[Document text]:
####
Glastonbury was initially inhabited by stone age farmers. In 1892 the iron-age village near Glastonbury, now known as Glastonbury Lake Village, was discovered by a young medical student called Arthur Bulleid. The village was first constructed in approximately 250 B.C. by creating a base of timber and clay on which roundhouses were build. The village was abandoned about 50 B.C. possibly due to rising water levels.
Glastonbury is thought to have started as a small settlement which grew into a town after the Abbey was founded in the 7th century by the Saxons. The original stone church was enlarged in the 10th century by St. Dunstan who became the Abbot of Glastonbury and then the Archbishop of Canterbury in 960.
After the invasion and conquest of England by the Normans in 1066, the church was bettered by the addition of magnificent buildings. In 1086, when the Domesday Book was commission to provide records and a census of life in England, Glastonbury Abbey was the richest monastery in the country.
In 1184, the Abbey was destroyed by fire and reconstruction commenced almost immediately with the Lady Chapel, including the well, being consecrated in 1186. There is a school of thought that believes that in order to raise extra funds from pilgrims to rebuild the Abbey, the monks dug for the remains of King Arthur and Queen Guinevere and the bones from two bodies were raised from a deep grave in the cemetery on the south side of the Lady Chapel. The find is not considered to be authentic.
####
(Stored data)
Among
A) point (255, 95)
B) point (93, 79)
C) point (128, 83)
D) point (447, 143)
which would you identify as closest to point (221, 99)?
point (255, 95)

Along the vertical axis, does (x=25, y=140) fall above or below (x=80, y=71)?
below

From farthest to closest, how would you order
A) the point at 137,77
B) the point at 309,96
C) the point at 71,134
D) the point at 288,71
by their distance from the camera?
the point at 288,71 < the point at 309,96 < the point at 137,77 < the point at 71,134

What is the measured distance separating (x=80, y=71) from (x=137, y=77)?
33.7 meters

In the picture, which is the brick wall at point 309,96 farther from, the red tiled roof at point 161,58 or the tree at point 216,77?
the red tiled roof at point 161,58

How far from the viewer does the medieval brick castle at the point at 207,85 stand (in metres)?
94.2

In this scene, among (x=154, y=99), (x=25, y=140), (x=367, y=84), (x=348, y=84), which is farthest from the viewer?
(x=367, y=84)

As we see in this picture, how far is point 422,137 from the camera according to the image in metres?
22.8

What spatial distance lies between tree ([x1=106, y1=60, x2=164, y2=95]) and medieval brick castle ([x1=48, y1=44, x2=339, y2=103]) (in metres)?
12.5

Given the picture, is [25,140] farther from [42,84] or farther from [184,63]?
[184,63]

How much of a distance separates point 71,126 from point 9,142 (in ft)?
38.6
####
[Your objective]: Output the whole Glastonbury history word for word. The entries have no connection to the Glastonbury history.

[Output of the exercise]:
Glastonbury was initially inhabited by stone age farmers. In 1892 the iron-age village near Glastonbury, now known as Glastonbury Lake Village, was discovered by a young medical student called Arthur Bulleid. The village was first constructed in approximately 250 B.C. by creating a base of timber and clay on which roundhouses were build. The village was abandoned about 50 B.C. possibly due to rising water levels.
Glastonbury is thought to have started as a small settlement which grew into a town after the Abbey was founded in the 7th century by the Saxons. The original stone church was enlarged in the 10th century by St. Dunstan who became the Abbot of Glastonbury and then the Archbishop of Canterbury in 960.
After the invasion and conquest of England by the Normans in 1066, the church was bettered by the addition of magnificent buildings. In 1086, when the Domesday Book was commission to provide records and a census of life in England, Glastonbury Abbey was the richest monastery in the country.
In 1184, the Abbey was destroyed by fire and reconstruction commenced almost immediately with the Lady Chapel, including the well, being consecrated in 1186. There is a school of thought that believes that in order to raise extra funds from pilgrims to rebuild the Abbey, the monks dug for the remains of King Arthur and Queen Guinevere and the bones from two bodies were raised from a deep grave in the cemetery on the south side of the Lady Chapel. The find is not considered to be authentic.